0
votes

I have a big tables hive. In which to identify a unique record I need to check 4 columns, lets say col_A, col_B, col_C and col_D. I use these columns to identify changed records and overwrite HIVE table partitions.

I am trying several options to do this: 1) join on all 4 columns separately (this was slow)

2) Concat all 4 fields to create a key column (string type).

3) use step-2 and convert string to binary (is binary faster to join on?).

4) Use hash functions to create a key. (I got around million duplicates when I used the HASH( ) function in HIVE over a billion records.)(output is type Int).

5) Use other functions like HEX, MD5 (string), SHA1/2 or CR32 to form a key column.

Have you used anything similar in your project? What gave a better performance? Is there any other better way to join ?

P.s. I have already used several optimization parameters like:

SET hive.compute.query.using.stats=true;

SET hive.stats.fetch.column.stats=true;

SET hive.stats.fetch.partition.stats=true;

set hive.vectorized.execution.enabled = true;

set hive.auto.convert.join ;

set hive.auto.convert.join.noconditionaltask=false;

Analyze table T compute statistics for columns;

etc... My main idea is to understand what is the best and optimal way to join a table in the above scenario.

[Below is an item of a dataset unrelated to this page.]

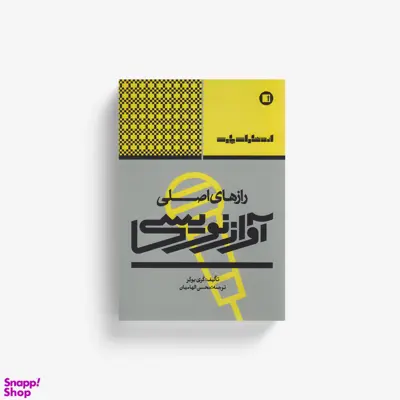 کتاب رازهای اصلی آوازنویسی اثر گری یوئر انتشارات پارت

col_A | col_B | col_C | col_D | lat | long

abc | df | qw | 2005-10-30 T 10:45 | 12.3256 | -50.2368

abc | df | qw | 2005-10-30 T 10:45 | 11.12478 | -54.23587

abc | d | xx | 2005-10-30 T 10:45 | 15.3397 | -58.6982

1
Are you using ORC as the file format? Can you give more details about your table configuration (partitions etc) - Pradeep Gollakota
Hi Pradeep, I am using ORC table with snappy compress and few other optimizations like below, 'orc.compress'='SNAPPY', 'orc.create.index'='true', 'orc.bloom.filter.columns'='col_C', 'orc.bloom.filter.fpp'='0.05', 'orc.stripe.size'='268435456', 'orc.row.index.stride'='10000' - mgm_data

1 Answers

1
votes

Caveats: I say this based on documentation, intuition, experience and tribal knowledge. It is very unscientific and I have not tested any of this.

I don't think that binary is necessarily faster than strings for joining. Since, the limiting factor is most likely going to be i/o and serialization. Typically fixed length (such as int's and long's) tend be faster because of the low cost of deserialization.

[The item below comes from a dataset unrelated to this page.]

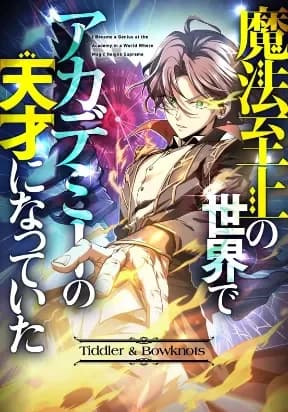 Supreme Academy Genius Manga Cover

There are certain techniques you can use to improve the performance of joins though. If it fits your use case, you should bucket and sort your table by your join key. This will allow Hive to perform a Sort-Merge-Bucket Map join, which tends to be faster than a reduce side hash join. Read Hive Join Optimization for more information.

There's also some behavior with predicate push down and Outer Join's that IMO everyone should be aware of.

Having said that, I'm not sure what your use case is for identifying "changed" records, but it may fit your use case to use Hive Streaming Data Ingest instead if you want mutations on your records.